By the way, a five-year mortgage can be had for as little as 3.24%, if you like borrowing from the back of a mortgage broker’s used Jetta. At the major banks, expect something a tad over 5%. And all of this could be headed down by as much as two-tenths of a point. More if this week sucks as bad as the last one.

Cheap rates are supposed to make folks horny to borrow and get stuff happening – that’s called ‘monetary policy’. But there comes a point when it doesn’t matter what the price of money is any more. And we’re there. (By the way, this is not good.)

If you care to look, we have evidence of this aplenty just to the south.

Mortgage rates in the States have hit a 50-year low, helping make houses the most affordable on record. Borrowers can get a loan at 4.1% with a rate which will remain frozen for 30 years, or a 15-year guaranteed rate of 3.3%. Not only are these cheaper than our banks are charging, but borrowers never face a renewal at higher levels and can deduct all the interest from their taxable incomes. And did I mention that houses cost, on average, half what we pay?

Imagine that. Cheap, deductible, non-renewable cash to buy real estate on sale. So what has this windfall done to motivate buyers?

Right. Nothing. Sales of previously-owned homes tanked last month, falling 3.5% to the lowest point in almost a year. Weak demand helped push prices lower, as well, off another 4% from last summer. Said one economist: “The low rates are doing absolutely nothing to stimulate the market for existing homes.” Or new houses, for that matter.

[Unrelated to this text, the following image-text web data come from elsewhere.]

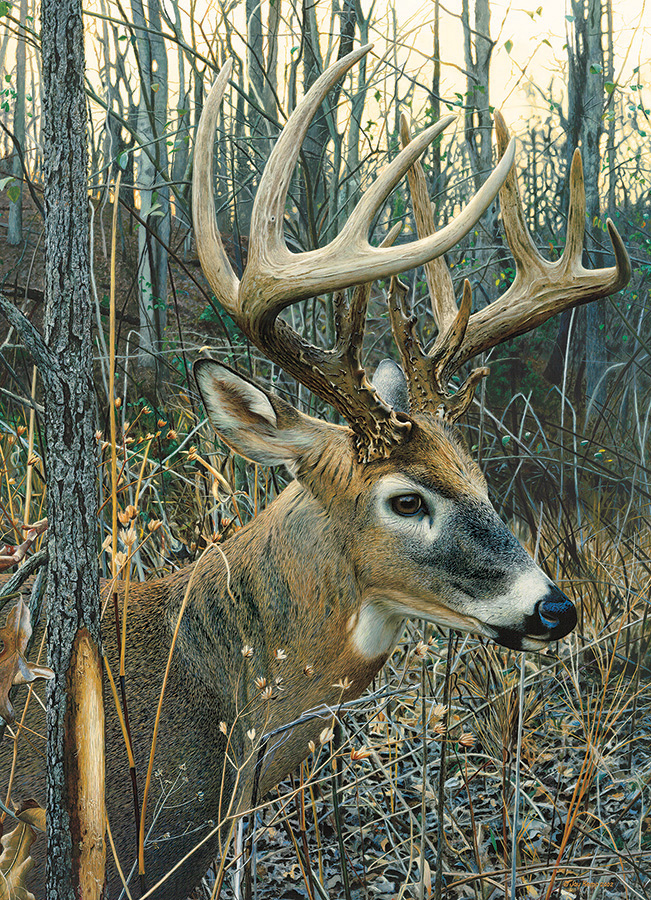 White-tailed Deer Wildlife Jigsaw Puzzle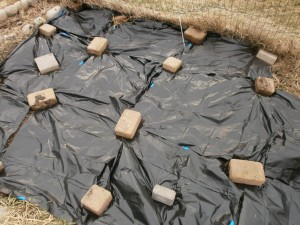 How to Warm Up Your Soil with Garbage Bags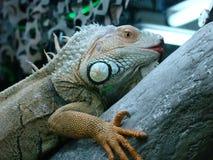 Chameleon. Beautiful Big Chameleon at Dubai Stock Images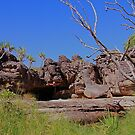 The magic of Arnhem Land - amazing scenery1 by georgieboy98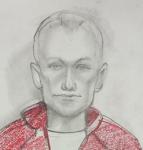 Портрет предполагаемого преступника. Lifenews.ru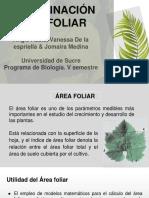 Determinacion Del Area Foliar (1)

This is interesting – the mirror opposite of what we’ve been fed in Canada. Here the conventional wisdom is that so long as cheap money’s available, people will pig out, pay any dumbass price a greedy vendor asks and happily launch into a bidding war with an Asian dude or a crazy couple jazzed on house porn.

So why has cheap money failed there and not here – yet?

Most people living outside of this delusional dominion understand the tidal wave into bonds is the epitome of fear. Since Canadians have been relatively less impacted by the post-2009 meltdown, they seem to think we escaped. Big mistake. There’s no place to hide now as the global economy brakes and we enter years of crappy growth, structural unemployment, salary slump and debt rot. Americans realize this is no time to be borrowing. Will we?

Meanwhile USA families have seen the extent to which real estate can chew your butt off. It’s hard not to, when your house falls in value by a third and all of your wealth’s in it. Outside Chicago, in the distant suburb of Hampshire, building of 1,300 acres of new luxury homes stopped when real estate values crashed. But the town had already borrowed and spent $185 million for a new high school to accommodate the residents. Now the school board’s slashed its budget and shuttered classrooms in a place where plunging property values have destroyed the local tax base. Middle class America, mugged by housing.

The lowest mortgage rates in fifty years? Who cares?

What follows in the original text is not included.